Foto: Fernando Frazão/Agência Brasil
A 8ª Câmara de Direito Civil do Tribunal de Justiça de Santa Catarina (TJSC) manteve a condenação ao pagamento de indenização por danos materiais decorrentes de acidente de trânsito ocorrido na BR-470, no município de Lontras, e rejeitou as teses defensivas apresentadas pela motorista ré, entre elas a alegação de culpa concorrente e a existência de fato de terceiro. O colegiado também confirmou o dever de ressarcimento em favor da seguradora do veículo atingido.
O sinistro ocorreu no período noturno, em setembro de 2018, quando o automóvel conduzido pela recorrente perdeu o controle da direção, invadiu a pista contrária e colidiu frontalmente com o veículo segurado, que acabou capotando em razão do impacto. Em primeiro grau, a motorista e a proprietária do veículo foram condenadas a ressarcir a seguradora no montante de R$ 35.776,99, correspondente aos prejuízos materiais suportados.
Em sede recursal, a condutora sustentou que a invasão da contramão teria sido causada por ofuscamento provocado pelos faróis de outro veículo, o que, a seu ver, caracterizaria culpa concorrente ou fato exclusivo de terceiro apto a afastar ou mitigar sua responsabilidade. Pleiteou, ainda, a exclusão da proprietária do veículo do polo passivo da demanda e a produção de prova pericial.
Ao analisar o recurso, o colegiado destacou, inicialmente, a ilegitimidade da recorrente para pleitear, em nome próprio, a exclusão de corré do processo, uma vez que o Código de Processo Civil somente admite tal postulação quando demonstrado interesse jurídico direto, o que não se verificou no caso concreto. Também foi rejeitado o pedido de realização de nova perícia, tendo em vista que a parte foi regularmente intimada, no curso da instrução, para especificar as provas que pretendia produzir, permanecendo inerte no momento oportuno.
No mérito, a Câmara consignou que a alegação de ofuscamento por farol alto não foi comprovada por qualquer elemento técnico ou testemunhal apto a infirmar a responsabilidade da condutora.

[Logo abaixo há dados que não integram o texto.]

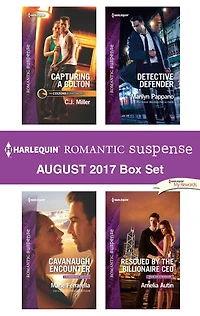 Harlequin Romantic Suspense August 2017 Box Set: An Anthology
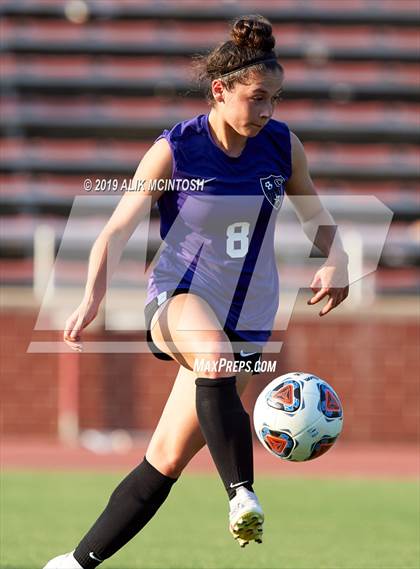 Thumbnail 3 in Lake Norman Charter vs. Carrboro (NCHSAA 2A Final) photogallery.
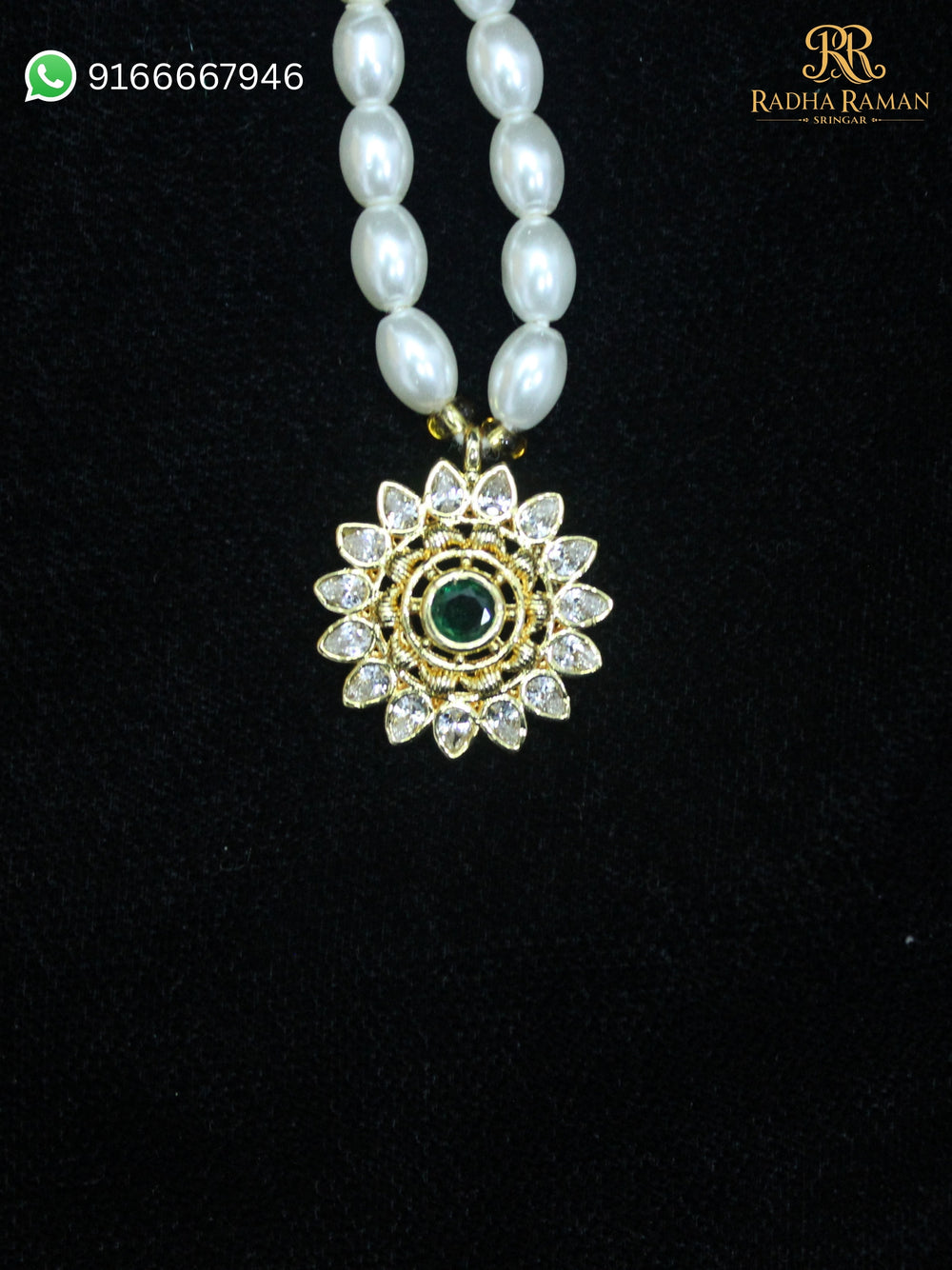 laddu gopal pearl mala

Segundo os desembargadores, a dinâmica do acidente evidencia que a perda do controle do veículo decorreu de condução desatenta, em trecho de visibilidade reduzida, sem a adoção dos cuidados exigidos pelas condições da via e do horário.
O acórdão ressaltou, ainda, que mesmo em situações de visibilidade comprometida, incumbe ao condutor manter atenção redobrada e domínio do veículo, adotando as cautelas necessárias para prevenir acidentes, não sendo admissível a transferência de responsabilidade sem prova robusta do alegado fato excludente.
Com esses fundamentos, o recurso foi conhecido parcialmente e, nessa extensão, desprovido, sendo mantida integralmente a sentença de primeiro grau, com a consequente majoração dos honorários advocatícios em grau recursal.
O julgamento ocorreu nos autos da Apelação nº 5003848-42.2020.8.24.0008/SC.